PAGE EXCERPT:
↓↓↓

Thursday, November 18, 2010

In the Footsteps of Leonardo da Vinci - Part Three (Milan, Italy)

See Leonardo's boyhood years in Vinci and Leonardo's apprenticeship in Florence before his time in Milan.

Leonardo received increased opportunities as he moved to Milan to serve the powerful Duke of Milan – a city of less than 80,000 people in 1480. Leonardo was partially adopted for his ability to design defences and war machines for the Duke – an ironic twist for this pragmatic but pacifist being. By this time, Leonardo was starting to become noteworthy and Milan has more evidence of Leonardo’s life.

Leonardo also commenced his famous notebooks (or codices) filling between 20,000 and 30,000 densely filled pages packed with ideas, sketches, creations, maps and thoughts. Leonardo was a pioneer in virtually every field he studied and researched – an unmatched achievement in human history.

Broken up and sold over time, only 7,000 pages exist stored in twelve modern codices and held by various libraries and institutions (and one by Microsoft’s Bill Gates and one by The Queen of England) around the world. Most have been scanned and can be viewed through the internet to see the unusual mind of Leonardo – the same page potentially containing an anatomical sketch of a limb, notes on water flow and a drawing in preparation for a painting.

When virtually everyone wrote right-handed, Leonardo’s famously wrote left-handed and in a perfect mirror-script. Experts argue as to whether this was for a sense of secrecy or the practical reason of not smudging the ink before it dried.

On one page, Leonardo recorded his observations of fossils suggesting correctly that they were ancient creatures preserved by time. His notes include the identification of tracks and burrows left behind by ancient creatures, controversially against the teachings of the church (who claimed it was either from the Great Flood or simply bits of coincidental rock) and hence never spread beyond his notebook. Such ideas would only be matched by modern naturalists hundreds of years later.

On another page is the familiar Vitruvian Man highlighting the proportions of man (now in the Accademia in Venice) while another details a fully functioning robot capable of playing drums automatically.

I have sighted several of these codices though sadly most only go on display for special events. Codex Arundel at the British Museum and Codex Windsor at Windsor Castle are the most likely to be on public display while Bill Gates loans his codex on an annual display somewhere in the world. The two in Milan at the Ambrosiana Library (largest codex) and Sforza Castle are rarely sighted.

The highlight in Milan is undoubtedly Leonardo’s extraordinary Last Supper painted on a wall of the dining hall of the monastery at Santa Maria delle Grazie (visits are limited to a strict 15 minutes and only accessible by ticket – buy them well in advance online).

↑↑↑

Spatial reasoning dataset excerpts:
↓↓↓

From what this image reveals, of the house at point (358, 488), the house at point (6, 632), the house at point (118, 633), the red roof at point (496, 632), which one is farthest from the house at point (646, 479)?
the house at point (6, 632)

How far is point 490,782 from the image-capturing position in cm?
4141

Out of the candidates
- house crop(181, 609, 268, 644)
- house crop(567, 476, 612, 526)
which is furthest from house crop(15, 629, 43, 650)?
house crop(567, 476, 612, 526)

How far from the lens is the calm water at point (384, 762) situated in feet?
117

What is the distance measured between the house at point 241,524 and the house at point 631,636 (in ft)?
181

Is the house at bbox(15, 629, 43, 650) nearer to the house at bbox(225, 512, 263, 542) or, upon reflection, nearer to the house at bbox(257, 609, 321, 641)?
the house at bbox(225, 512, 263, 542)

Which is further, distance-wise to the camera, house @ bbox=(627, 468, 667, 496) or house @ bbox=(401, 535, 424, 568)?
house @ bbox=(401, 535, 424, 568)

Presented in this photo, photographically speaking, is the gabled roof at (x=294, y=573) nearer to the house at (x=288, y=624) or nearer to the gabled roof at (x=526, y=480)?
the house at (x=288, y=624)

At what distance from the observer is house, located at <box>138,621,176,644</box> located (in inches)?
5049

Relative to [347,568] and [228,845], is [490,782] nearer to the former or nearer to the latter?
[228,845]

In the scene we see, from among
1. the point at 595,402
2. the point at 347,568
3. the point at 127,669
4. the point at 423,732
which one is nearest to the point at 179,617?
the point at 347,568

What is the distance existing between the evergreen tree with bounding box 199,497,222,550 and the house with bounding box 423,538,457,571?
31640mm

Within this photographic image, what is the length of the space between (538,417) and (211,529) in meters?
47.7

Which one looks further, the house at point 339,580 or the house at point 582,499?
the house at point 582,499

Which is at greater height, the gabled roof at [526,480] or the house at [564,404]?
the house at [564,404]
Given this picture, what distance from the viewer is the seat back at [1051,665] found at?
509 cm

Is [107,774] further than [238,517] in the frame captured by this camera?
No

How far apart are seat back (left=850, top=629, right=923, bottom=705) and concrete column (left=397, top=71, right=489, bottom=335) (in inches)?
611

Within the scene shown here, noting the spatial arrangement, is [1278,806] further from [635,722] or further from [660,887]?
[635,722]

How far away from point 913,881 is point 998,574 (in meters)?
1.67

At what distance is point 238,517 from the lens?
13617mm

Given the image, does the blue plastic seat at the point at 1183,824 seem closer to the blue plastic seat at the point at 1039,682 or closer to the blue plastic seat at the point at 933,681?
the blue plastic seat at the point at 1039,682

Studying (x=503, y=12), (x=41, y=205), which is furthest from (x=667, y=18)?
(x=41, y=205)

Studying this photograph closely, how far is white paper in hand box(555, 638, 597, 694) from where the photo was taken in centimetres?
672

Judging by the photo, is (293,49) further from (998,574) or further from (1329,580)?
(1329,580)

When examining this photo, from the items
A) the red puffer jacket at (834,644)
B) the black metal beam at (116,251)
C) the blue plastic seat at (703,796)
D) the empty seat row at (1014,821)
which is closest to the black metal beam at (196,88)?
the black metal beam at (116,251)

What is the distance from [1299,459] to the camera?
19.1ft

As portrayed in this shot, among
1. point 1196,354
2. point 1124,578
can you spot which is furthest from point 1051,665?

↑↑↑

PROBLEMS TO SOLVE:
1. Answer these questions about the post on Leonardo da Vinci in Milan:
(a) How many people lived in Milan in 1480?
(b) How many pages of Leonardo's notebooks still exist?
(c) How long are visits to the Last Supper limited to?
2. Print the passage of the post on Leonardo da Vinci in Milan from "When virtually everyone" to "of years later.".

RESULTS FOR THE EXERCISE:
1.
(a) Fewer than 80,000.
(b) 7,000 pages.
(c) 15 minutes.

2.
When virtually everyone wrote right-handed, Leonardo’s famously wrote left-handed and in a perfect mirror-script. Experts argue as to whether this was for a sense of secrecy or the practical reason of not smudging the ink before it dried.

On one page, Leonardo recorded his observations of fossils suggesting correctly that they were ancient creatures preserved by time. His notes include the identification of tracks and burrows left behind by ancient creatures, controversially against the teachings of the church (who claimed it was either from the Great Flood or simply bits of coincidental rock) and hence never spread beyond his notebook. Such ideas would only be matched by modern naturalists hundreds of years later.